第一幕:地脉尸变
陈桥驿地穴深处,腐臭裹挟着硫磺味扑面而来。赵元朗的尸身悬浮于半空,脖颈锁链缠着十二块无字碑,碑文正以肉眼可见的速度渗出黑血。燕无咎的山河剑嗡鸣不止,剑锋所指处,地底裂缝中爬出无数白骨——皆披宋军铠甲,眼眶燃着幽绿磷火。
“阴兵借道...”萧月白的长枪挑飞一具扑来的腐尸,枪尖触及锁链时骤然结霜,“这些不是普通行尸,是地脉恶气养的伥鬼!”
燕无咎的断剑刺入地面,通脉之体感应到地底龙气正被无字碑疯狂吞噬。他瞳孔泛起鎏金光泽,突然挥剑斩向赵元朗眉心——本该僵直的尸体竟抬手格挡,指骨与剑刃相撞迸出火星!
“乖徒儿...”赵元朗的声带仿佛被砂纸磨过,下颌骨诡异地张合,“阴兵道的钥匙,可是你亲手送来的啊...”
话音未落,十二无字碑轰然炸裂,滔天黑气凝成巨龙虚影。地穴穹顶塌陷的刹那,燕无咎瞥见碑底压着的青铜龟甲——纹路竟与沉湖的机关龟甲一模一样!
第二幕:汴京诡局
同一时刻,汴京皇城地宫。赵光义提着染血的玉斧,脚下法阵中央摆放的“传国玉玺”正渗出猩红液体。

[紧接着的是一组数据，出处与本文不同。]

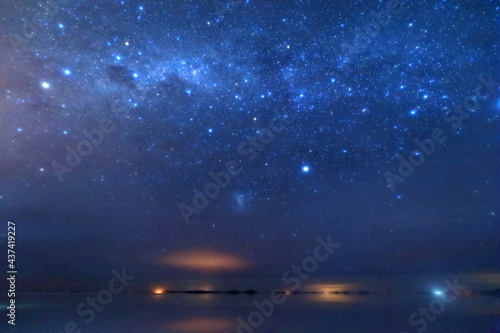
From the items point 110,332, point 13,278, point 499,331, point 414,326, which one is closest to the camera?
point 13,278

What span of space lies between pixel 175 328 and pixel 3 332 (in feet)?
19.3

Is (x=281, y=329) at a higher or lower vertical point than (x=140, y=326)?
lower

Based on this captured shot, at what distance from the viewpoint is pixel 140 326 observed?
582 inches

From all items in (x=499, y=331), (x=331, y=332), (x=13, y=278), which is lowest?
(x=499, y=331)

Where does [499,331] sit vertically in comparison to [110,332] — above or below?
below

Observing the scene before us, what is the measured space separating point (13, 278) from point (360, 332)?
1055 centimetres

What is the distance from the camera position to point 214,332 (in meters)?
12.6

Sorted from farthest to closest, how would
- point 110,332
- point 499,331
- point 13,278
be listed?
1. point 110,332
2. point 499,331
3. point 13,278

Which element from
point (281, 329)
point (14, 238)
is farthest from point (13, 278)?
point (281, 329)

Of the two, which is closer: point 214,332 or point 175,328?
point 214,332

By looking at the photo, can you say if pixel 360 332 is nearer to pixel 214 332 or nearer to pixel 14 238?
pixel 214 332

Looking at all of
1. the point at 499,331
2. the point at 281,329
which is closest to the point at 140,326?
the point at 281,329

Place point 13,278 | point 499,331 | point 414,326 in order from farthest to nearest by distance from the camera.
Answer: point 414,326 → point 499,331 → point 13,278

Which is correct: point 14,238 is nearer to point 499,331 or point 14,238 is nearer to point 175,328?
point 175,328
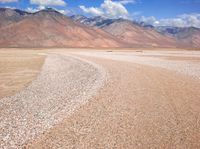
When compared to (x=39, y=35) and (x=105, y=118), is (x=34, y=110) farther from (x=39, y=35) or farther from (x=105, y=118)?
(x=39, y=35)

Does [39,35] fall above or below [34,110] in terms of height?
above

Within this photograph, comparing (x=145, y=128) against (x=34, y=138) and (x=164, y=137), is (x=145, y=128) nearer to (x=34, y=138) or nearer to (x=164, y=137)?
(x=164, y=137)

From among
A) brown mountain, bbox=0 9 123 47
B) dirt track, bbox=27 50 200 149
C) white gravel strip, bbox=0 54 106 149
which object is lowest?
white gravel strip, bbox=0 54 106 149

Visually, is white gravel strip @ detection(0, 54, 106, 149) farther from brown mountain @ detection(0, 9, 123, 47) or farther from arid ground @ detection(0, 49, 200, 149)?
brown mountain @ detection(0, 9, 123, 47)

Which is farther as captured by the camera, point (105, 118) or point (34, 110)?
point (34, 110)

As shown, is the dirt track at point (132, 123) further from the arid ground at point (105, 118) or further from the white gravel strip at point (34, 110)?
the white gravel strip at point (34, 110)

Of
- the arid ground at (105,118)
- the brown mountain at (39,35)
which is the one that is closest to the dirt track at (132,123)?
the arid ground at (105,118)

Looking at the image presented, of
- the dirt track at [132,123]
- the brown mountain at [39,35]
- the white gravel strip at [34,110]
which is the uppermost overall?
the brown mountain at [39,35]

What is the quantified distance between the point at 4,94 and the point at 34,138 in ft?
37.9

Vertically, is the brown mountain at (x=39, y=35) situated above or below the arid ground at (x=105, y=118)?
above

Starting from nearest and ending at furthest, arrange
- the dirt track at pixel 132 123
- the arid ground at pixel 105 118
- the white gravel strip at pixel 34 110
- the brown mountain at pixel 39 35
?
the dirt track at pixel 132 123 → the arid ground at pixel 105 118 → the white gravel strip at pixel 34 110 → the brown mountain at pixel 39 35

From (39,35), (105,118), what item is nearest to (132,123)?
(105,118)

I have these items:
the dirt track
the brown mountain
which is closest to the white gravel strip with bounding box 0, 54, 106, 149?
the dirt track

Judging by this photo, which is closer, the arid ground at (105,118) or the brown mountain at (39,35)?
the arid ground at (105,118)
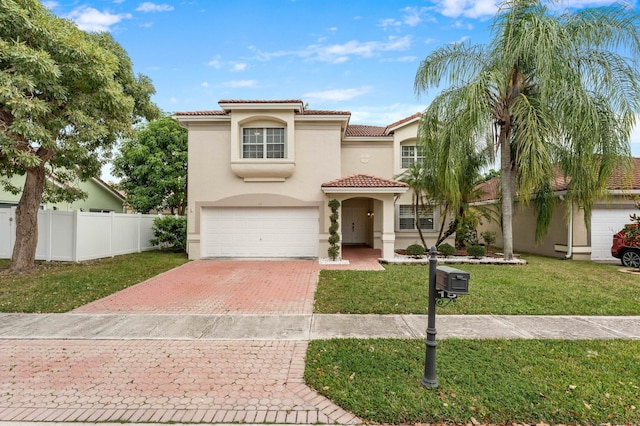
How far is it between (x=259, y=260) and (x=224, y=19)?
9.56 meters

暗门突然开启,苏九针的金针封住三名禁卫咽喉,阿箬怀中的婴孩却突然啼哭——玉玺表面的鎏金龙纹竟开始剥落!
“赝品...”苏九针冷笑,指尖捻起一滴玉玺渗出的“血”,“用蛊虫混朱砂仿制龙气,这等伎俩骗得过谁?”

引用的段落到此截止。